Infor's Integration Strategy
The event was kicked off by Infor's CEO, Charles Phillips, who came into the top job last December, from his previous position as Oracle's co-President. It was a good opportunity for me to see how Charles deals up close with Infor customers, some of whom were meeting him here for the first time. Charles demonstrated a detailed knowledge of Infor's product portfolio and an ability to outline complex product strategy in business terms.To that point, Charles gave the best explanation I've heard to date on Infor's integration strategy. Infor's Intelligent and Open Network (ION) is a lightweight middleware product that provides integration between various Infor products, between those products and third-party applications, and between those products and customer/partner developed systems. It is "lightweight" in that it is not optimized for specific transactions or point-to-point integration. Rather each application publishes a complete XML document for each transaction (e.g. a sales order), to which other ION-aware applications can subscribe asynchronously. ION stores all XML documents in a business vault, for reporting purposes and, I assume, to satisfy any regulatory compliance needs for audit trails.

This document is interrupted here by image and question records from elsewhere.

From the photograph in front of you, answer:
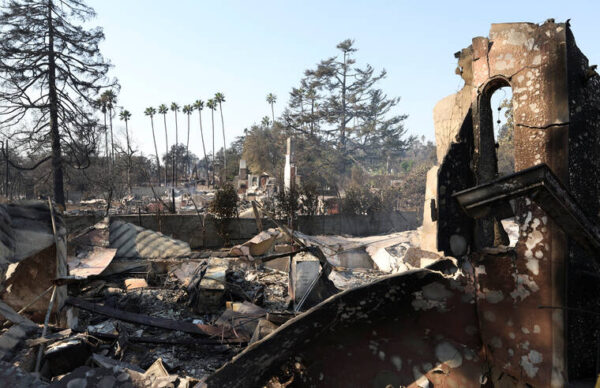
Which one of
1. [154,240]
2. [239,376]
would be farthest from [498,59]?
[154,240]

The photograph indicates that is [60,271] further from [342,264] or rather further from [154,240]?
[342,264]

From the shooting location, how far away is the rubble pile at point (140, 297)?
3.59 metres

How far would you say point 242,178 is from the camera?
37375 millimetres

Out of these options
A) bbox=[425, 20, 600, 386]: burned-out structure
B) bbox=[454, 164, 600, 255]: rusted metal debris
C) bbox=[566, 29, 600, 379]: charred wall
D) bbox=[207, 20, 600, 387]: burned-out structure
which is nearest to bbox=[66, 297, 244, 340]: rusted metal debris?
bbox=[207, 20, 600, 387]: burned-out structure

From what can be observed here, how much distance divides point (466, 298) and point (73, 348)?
360cm

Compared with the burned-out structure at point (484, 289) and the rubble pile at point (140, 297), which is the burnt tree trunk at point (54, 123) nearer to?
the rubble pile at point (140, 297)

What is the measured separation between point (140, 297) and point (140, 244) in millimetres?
3240

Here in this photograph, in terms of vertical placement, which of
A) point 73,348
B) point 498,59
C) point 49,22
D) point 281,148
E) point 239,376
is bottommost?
point 73,348

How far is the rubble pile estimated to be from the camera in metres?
3.59

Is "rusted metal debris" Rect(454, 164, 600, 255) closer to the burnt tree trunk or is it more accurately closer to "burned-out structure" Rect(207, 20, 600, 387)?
"burned-out structure" Rect(207, 20, 600, 387)

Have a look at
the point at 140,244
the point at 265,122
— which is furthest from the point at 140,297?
the point at 265,122

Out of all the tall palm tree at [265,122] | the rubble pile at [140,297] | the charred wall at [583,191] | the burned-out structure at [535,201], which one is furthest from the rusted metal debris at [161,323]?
the tall palm tree at [265,122]

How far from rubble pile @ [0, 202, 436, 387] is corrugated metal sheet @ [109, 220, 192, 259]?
0.03 metres

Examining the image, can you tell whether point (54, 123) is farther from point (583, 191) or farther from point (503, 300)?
point (583, 191)
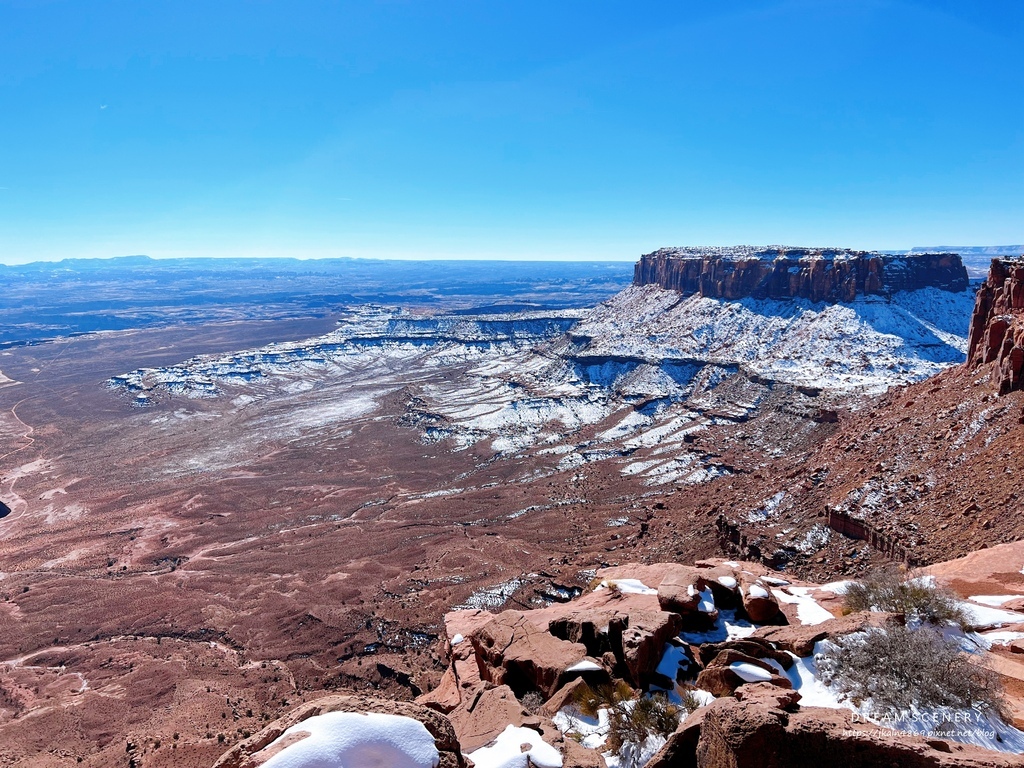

According to Charles, ION is not appropriate for every application (e.g. an equities trading platform requiring subsecond response time would not be a fit), but it meets the need in a simple way for enterprise business applications, such as ERP, CRM and supply chain management. Infor is now in the process of ION-enabling each of its products for approximately 93 business transactions.
The best part is that ION ships as just three CDs, which, according to Infor, can be installed in about 10 minutes.
Infor's Challenge
So are all Infor customers ready to move forward with ION? Not quite. From group discussions and hallway conversations, it is clear that Infor's challenge is to get customers to current releases of their Infor products, where they can take advantages of Infor's new capabilities.To be fair, this problem is not unique to Infor but common to all enterprise software vendors with large and long-standing installed bases. Many customers purchased their ERP systems years ago, and for good and not-so-good reasons they may have made hundreds or thousands of code modifications. Although they may have seemed justified at the time, these modifications now make it nearly impossible for customers to upgrade. In successful case studies mentioned by Infor executives, the only thing that seems to work is to take a clean-sheet-of-paper approach: put the latest software version in front of users in a conference room pilot and ask, "What's missing?" If you start with the assumption that each previous modification is still needed, the whole project collapses under its own weight.
How to Become a Chief Innovation Officer
This background turned out to be a good set-up for my presentation. I shared that the job of the CIO is becoming more difficult. CIO budget increases in most companies are severely limited, while at the same time CIOs are being asked to do more: support business change (which is increasing) as well as new technology innovations, such as mobile applications, business intelligence, new customer-facing systems, and social business.The risk for CIOs under these pressures is that they may become, essentially, irrelevant. According to our research at Computer Economics, 75% of CIO budgets go toward ongoing support, leaving only 25% for innovation. With limited time and money, the CIO is forced to defer many business requests for new initiatives, and when users can't get what they need from the CIO, they begin to develop their own systems and IT capabilities. Eventually, the business stops asking the CIO for new stuff, and the CIO slowly becomes just a "Chief Infrastructure Officer," maintaining existing systems.
In such an environment, how can the CIO grow into a "Chief Innovation Officer?" I outlined the key steps.
- Optimize the Infrastructure. The first step is to lower on-going support costs to free up money for innovation. Understand your current cost structure and where there are opportunities to upgrade and consolidate the infrastructure and applications portfolio. Adopt key IT management best practices for incident management, problem management, and change management, which further lower costs and improve service levels. Cloud computing can also play a role here as a way of quickly rolling out new systems that build upon the organization's core transactional processing systems.
- Become a Chief Integration Officer and Chief Intelligence Officer. Once the infrastructure has been optimized, the CIO now has the credibility and ability to expand his or her role to become a Chief Integration Officer (focused on end-to-end business processes and customer/supplier integration) as well as a Chief Intelligence Officer (focused on turning internal and external data into useful information and deploying it to the organization through a variety of channels).
- Become a Chief Innovation Officer. The CIO is now not only reacting to and supporting the business strategy but also leading the business into new IT-enabled products and services.
The Need for Speed
Our two days together were not all work and no play. As part of the event festivities, Infor arranged a tour of the Ferrari Museum and a Ferrari test drive around Maranello for all the attendees. I put together a little video of my Ferrari driving experience, which you can view here.Disclosure: Infor paid for my participation in this event.